Lyrisch besonders interessant sind jedoch die etwas typischeren, eher elegisch angelegten Neofolk-Nummern: Da ist zum Beispiel „Slash ’n‘ Burn“, das mit dezenten, molligen Akkorden eher eine Stimmung der Resignation verbreitet als den titelgebenden Furor. Schließlich befasst sich der Song mit der Gemütslage unserer polarisierten und zutiefst aufgewühlten Gesellschaft, in der irrational-hasserfüllte Agitation wilde Blüten treibt: „I might be wrong but I’ve stopped caring.“

Und dann ist da noch die mit dem schwedischen Singer/Songwriter Thåström eingespielte Ballade „Europa Irredenta“, die sich in endzeitromantischer Bildsprache mit der Frage der europäischen Identität auseinandersetzt – und dabei nicht die Kontroverse scheut.
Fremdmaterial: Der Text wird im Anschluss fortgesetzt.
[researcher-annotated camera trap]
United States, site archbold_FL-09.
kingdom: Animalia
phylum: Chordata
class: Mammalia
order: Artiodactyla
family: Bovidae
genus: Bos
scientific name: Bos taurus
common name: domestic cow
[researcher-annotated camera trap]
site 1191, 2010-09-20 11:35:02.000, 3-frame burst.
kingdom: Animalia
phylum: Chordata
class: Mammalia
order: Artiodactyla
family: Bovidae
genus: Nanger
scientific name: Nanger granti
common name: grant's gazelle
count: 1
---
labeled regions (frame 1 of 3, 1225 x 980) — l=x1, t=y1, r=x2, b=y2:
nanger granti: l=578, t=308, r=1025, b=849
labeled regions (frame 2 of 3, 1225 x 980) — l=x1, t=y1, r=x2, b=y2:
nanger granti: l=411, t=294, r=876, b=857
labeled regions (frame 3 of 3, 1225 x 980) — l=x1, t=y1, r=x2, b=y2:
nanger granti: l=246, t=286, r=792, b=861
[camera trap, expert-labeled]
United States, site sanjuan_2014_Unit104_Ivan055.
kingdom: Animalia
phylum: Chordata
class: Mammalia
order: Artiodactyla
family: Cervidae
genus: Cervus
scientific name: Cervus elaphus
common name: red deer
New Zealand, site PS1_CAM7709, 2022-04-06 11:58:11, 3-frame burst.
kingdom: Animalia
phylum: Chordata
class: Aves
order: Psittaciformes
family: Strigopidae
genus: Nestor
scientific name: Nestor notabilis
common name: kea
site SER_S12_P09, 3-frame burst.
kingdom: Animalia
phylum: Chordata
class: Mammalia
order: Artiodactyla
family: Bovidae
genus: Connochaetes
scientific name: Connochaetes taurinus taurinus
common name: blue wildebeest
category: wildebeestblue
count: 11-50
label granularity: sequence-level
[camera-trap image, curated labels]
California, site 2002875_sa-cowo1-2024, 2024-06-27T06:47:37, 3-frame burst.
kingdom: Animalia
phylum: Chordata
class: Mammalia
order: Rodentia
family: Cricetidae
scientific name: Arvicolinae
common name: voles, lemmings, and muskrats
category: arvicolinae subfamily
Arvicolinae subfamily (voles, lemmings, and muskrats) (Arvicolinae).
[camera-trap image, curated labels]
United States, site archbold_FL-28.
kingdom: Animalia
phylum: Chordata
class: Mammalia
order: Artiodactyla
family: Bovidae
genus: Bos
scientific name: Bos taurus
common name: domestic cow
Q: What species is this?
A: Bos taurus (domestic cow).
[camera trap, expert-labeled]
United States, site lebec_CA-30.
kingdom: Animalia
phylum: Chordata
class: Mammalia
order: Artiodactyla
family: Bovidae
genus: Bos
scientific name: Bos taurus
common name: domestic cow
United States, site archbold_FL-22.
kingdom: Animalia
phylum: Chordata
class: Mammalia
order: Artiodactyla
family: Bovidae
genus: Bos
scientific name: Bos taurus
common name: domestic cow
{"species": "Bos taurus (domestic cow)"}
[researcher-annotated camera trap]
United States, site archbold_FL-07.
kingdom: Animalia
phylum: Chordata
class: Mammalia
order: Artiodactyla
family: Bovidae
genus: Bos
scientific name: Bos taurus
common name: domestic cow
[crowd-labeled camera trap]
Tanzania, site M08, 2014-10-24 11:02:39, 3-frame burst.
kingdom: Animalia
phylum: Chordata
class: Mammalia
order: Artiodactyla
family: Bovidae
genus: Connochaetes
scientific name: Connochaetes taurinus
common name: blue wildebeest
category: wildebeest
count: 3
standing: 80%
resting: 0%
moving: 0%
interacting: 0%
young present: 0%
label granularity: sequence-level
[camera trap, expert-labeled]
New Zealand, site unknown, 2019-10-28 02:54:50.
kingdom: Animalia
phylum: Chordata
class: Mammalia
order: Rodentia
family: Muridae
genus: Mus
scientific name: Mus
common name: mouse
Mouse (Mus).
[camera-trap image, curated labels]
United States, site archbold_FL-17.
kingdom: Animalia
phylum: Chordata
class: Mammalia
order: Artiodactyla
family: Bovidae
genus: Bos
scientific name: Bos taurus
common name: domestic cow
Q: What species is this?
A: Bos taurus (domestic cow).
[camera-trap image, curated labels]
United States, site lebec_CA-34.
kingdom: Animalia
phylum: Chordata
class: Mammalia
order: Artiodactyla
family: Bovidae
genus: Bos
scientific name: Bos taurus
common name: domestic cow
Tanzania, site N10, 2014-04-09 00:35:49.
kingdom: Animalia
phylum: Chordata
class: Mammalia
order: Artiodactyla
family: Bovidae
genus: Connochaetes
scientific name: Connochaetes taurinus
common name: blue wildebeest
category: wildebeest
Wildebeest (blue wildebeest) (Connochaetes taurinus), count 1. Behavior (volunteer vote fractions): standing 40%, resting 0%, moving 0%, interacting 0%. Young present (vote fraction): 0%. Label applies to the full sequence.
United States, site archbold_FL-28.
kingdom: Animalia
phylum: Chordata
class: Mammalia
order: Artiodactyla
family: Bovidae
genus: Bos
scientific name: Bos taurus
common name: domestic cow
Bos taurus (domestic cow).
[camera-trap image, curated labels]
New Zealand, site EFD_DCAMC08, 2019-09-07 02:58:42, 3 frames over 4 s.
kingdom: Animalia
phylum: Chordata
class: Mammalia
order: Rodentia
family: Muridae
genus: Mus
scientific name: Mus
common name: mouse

Der Begriff „Europa Irredenta“ kam in der Zeit, in der Europa in zwei Machtblöcke zerfiel, in Westeuropa zum Einsatz, um sich vom östlichen Mitteleuropa und Südosteuropa abzugrenzen, dessen Völker sich nicht nach westlichen Werten entfalten dürften. „Europa Irredenta“ heißt zudem eine 1923 erschienene Schrift des Soziologen Max Hildebert Boehm, dessen Theorien von völkischem Denken durchsetzt waren und der später mit den Nationalsozialisten nur zu gerne zusammenarbeitete. Boehm kritisierte die Entkopplung von Volk und Staat, forderte stattdessen – auch vor dem Hintergrund der territorialen Neuordnung des Kontinents nach dem Ersten Weltkrieg – ein ethnisch geordnetes „Europa der Völker“. Ein Begriff, den derzeit die sogenannte Neue Rechte unter dem Schlagwort des Ethnopluralismus zu rehabilitieren versucht.

„I want to wake up in that Europe I fell asleep in“, dichtet Reuter im Chorus, was der Hörer freilich nicht gleich als affirmatives Statement zu lesen braucht. Wie viel Jérôme im lyrischen Ich steckt, bleibt offen. (Mehr über ROMEs Europa-Bild und darüber, warum sich Reuter nicht vor einen politischen Karren spannen lassen möchte, lest ihr in unserem Interview aus dem April 2019.)

Die Motive der Heimatlosigkeit und der Entfremdung setzen sich auf der parallel zur „Dublin Session“ veröffentlichten Single „Hinter den Mauern der Stadt“ fort, wenn auch unter anderen Vorzeichen und mit gänzlich anderen Referenzen. Folk ist im Klangbild nicht vorhanden. Vielmehr orientiert sich die musikalische Gestaltung an ROMEs industriallastigem Frühwerk, also an Alben wie „Nera“, „Confessions d’Un Voleur d’Âmes“ und „Masse Mensch Material“. Beim Titelsong handelt es sich um eine rundum erneuerte Version des gleichnamigen Deutschpunk-Klassikers der 1986 in Ost-Berlin gegründeten Band Die Skeptiker, der das Völkische und Autoritäre nicht ferner liegen könnte. Nicht umsonst heißen zwei der großen Band-Evergreens „Deutschland, halt’s Maul“ und „Straßenkampf“.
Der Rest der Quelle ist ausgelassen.